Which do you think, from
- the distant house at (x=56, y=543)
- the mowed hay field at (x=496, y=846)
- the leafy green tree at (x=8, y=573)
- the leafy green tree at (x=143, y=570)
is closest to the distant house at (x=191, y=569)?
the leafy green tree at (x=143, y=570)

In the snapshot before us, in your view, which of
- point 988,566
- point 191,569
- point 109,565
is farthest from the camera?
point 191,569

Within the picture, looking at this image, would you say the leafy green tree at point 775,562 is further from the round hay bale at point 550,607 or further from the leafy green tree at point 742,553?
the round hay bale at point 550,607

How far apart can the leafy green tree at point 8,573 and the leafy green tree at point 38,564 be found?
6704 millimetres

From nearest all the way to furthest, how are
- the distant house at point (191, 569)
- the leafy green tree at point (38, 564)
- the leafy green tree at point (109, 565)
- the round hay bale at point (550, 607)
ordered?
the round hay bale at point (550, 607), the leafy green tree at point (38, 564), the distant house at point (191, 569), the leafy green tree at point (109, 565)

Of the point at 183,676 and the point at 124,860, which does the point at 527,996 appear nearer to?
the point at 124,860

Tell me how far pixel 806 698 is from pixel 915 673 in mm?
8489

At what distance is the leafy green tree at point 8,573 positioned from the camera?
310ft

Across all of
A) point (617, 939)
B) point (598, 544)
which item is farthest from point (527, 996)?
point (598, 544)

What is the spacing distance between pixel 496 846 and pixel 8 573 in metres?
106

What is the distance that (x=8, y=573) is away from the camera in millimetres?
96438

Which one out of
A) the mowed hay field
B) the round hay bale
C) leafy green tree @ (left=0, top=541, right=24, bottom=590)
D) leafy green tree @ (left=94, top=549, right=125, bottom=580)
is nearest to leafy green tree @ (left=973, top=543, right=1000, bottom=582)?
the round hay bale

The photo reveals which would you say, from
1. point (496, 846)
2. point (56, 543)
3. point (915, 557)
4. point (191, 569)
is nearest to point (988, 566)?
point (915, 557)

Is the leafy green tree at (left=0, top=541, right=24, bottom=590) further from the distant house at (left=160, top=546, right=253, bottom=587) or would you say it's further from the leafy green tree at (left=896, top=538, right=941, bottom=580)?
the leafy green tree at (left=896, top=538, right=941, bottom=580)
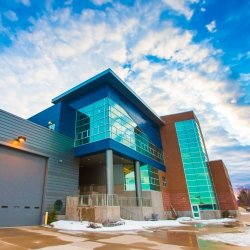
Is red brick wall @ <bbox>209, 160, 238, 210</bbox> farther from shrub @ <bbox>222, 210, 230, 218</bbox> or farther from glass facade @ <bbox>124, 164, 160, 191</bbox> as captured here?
glass facade @ <bbox>124, 164, 160, 191</bbox>

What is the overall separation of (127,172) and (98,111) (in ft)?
32.9

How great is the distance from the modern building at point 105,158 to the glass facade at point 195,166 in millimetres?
152

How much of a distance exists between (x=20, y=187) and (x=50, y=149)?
14.3ft

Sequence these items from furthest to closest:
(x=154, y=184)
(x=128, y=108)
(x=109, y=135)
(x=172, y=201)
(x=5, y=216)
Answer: (x=172, y=201), (x=154, y=184), (x=128, y=108), (x=109, y=135), (x=5, y=216)

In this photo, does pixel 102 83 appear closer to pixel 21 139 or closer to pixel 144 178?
pixel 21 139

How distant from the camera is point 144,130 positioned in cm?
3222

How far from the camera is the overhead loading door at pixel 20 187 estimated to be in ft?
51.4

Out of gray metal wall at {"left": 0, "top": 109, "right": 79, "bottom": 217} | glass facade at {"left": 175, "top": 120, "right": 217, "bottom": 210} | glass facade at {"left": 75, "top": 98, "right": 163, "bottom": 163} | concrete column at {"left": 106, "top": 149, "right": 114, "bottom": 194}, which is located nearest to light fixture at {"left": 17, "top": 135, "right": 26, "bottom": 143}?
gray metal wall at {"left": 0, "top": 109, "right": 79, "bottom": 217}

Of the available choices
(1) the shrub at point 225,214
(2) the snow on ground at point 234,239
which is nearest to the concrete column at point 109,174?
(2) the snow on ground at point 234,239

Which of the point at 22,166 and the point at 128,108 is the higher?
the point at 128,108

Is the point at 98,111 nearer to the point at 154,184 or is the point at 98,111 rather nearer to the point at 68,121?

-- -- --

__Prompt__: Find the line that contains "Sequence these items" in the listing above. Retype it and every line after it up to the last, exactly, and nothing else.

__Written answer__:
Sequence these items from furthest to closest:
(x=154, y=184)
(x=128, y=108)
(x=109, y=135)
(x=172, y=201)
(x=5, y=216)
Answer: (x=172, y=201), (x=154, y=184), (x=128, y=108), (x=109, y=135), (x=5, y=216)

In this photo, does pixel 102 83 appear closer to pixel 21 139 or closer to pixel 144 178?
pixel 21 139

How distant from the camera is point 144,130 positioned in cm?
3222

How far from the camera is the overhead loading door at pixel 20 187 estimated to be in ft?
51.4

Out of gray metal wall at {"left": 0, "top": 109, "right": 79, "bottom": 217} | glass facade at {"left": 175, "top": 120, "right": 217, "bottom": 210} | glass facade at {"left": 75, "top": 98, "right": 163, "bottom": 163} | concrete column at {"left": 106, "top": 149, "right": 114, "bottom": 194}, which is located nearest to light fixture at {"left": 17, "top": 135, "right": 26, "bottom": 143}?
gray metal wall at {"left": 0, "top": 109, "right": 79, "bottom": 217}

Of the available choices
(1) the shrub at point 225,214
(2) the snow on ground at point 234,239
which is nearest to the concrete column at point 109,174?
(2) the snow on ground at point 234,239

Which of the point at 22,166 and the point at 128,108 is the higher?
the point at 128,108

Is the point at 98,111 nearer to the point at 154,184 or is the point at 98,111 rather nearer to the point at 68,121?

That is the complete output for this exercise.